Updated repo to show that
(a) netcat on the client instance can open connection
(b) python socket module on client script can also open connection

https://github.com/hcorrada/test-dask

This seems relevant but could not figure out a solution from it:
dask/distributed#2504

Thanks for raising this @hcorrada.

My first guess would be that you've set the address to scheduler:8786 but configured the hostname of the scheduler to be dask-scheduler, so the correct address would be dask-scheduler:8786.

Some other points:

  • The client, scheduler and workers should have the same conda environment with the same package versions (the scheduler is less important with this but still worth doing for debugging). Do instead of basing your client image on python:3.8-slim I would recommend using daskdev/dask.
  • Dask loads config from environment variables. So setting DASK_SCHEDULER_ADDRESS is enough, you do not need to use os.environ to grab the value and pass it to the Client.

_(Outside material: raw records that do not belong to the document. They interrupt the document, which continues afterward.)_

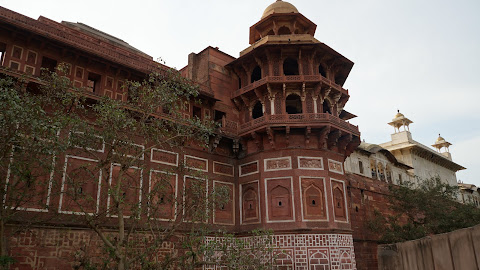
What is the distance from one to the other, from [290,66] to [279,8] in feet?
13.0

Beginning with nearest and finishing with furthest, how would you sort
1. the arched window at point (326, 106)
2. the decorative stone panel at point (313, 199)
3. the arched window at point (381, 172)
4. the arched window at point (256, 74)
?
1. the decorative stone panel at point (313, 199)
2. the arched window at point (326, 106)
3. the arched window at point (256, 74)
4. the arched window at point (381, 172)

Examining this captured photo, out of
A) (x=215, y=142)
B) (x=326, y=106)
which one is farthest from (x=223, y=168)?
(x=326, y=106)

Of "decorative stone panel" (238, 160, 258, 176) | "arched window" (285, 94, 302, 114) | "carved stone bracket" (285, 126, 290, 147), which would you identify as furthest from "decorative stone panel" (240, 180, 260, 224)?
"arched window" (285, 94, 302, 114)

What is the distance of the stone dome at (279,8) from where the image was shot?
816 inches

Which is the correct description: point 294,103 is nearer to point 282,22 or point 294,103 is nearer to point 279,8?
point 282,22

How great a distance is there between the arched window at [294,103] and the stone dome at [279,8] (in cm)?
544

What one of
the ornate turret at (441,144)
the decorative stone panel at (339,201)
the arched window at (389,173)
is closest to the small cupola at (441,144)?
the ornate turret at (441,144)

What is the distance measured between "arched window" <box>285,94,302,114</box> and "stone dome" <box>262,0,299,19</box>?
5442 mm

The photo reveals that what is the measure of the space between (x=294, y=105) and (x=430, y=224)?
31.3 feet

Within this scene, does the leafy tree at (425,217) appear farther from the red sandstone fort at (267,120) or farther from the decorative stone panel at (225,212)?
the decorative stone panel at (225,212)

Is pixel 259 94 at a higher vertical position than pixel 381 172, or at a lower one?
higher

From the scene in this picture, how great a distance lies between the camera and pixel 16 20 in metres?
12.5

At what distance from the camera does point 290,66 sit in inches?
756

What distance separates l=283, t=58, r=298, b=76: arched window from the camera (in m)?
18.7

Thanks @jacobtomlinson. I followed the docker-compose.yml file on the repo:

command: ["dask-worker", "tcp://scheduler:8786"]

so the name mismatch would be a problem there.

Our setup works if we build dask-docker/base locally so perhaps is an issue with the dockerhub images?

We generally only use that docker-compose.yml file for building images in CI. So we run docker-compose build on the repo which builds the base and then higher level images in one go.

I must confess I didn't actually realise you had linked to our own file when you said you were using docker compose to start a cluster. We should definitely fix that. Do you have any interest in testing the change and raising a PR to correct the names?

@hcorrada Were you able to make this to work? I'm having the same issue. My worker container can't even connect to the scheduler. I tried changing the url to match the hostname but that didn't work.

The client [our dockerfile] and scheduler dask versions [pulled image] were not the same. Once we forced them to be, it worked.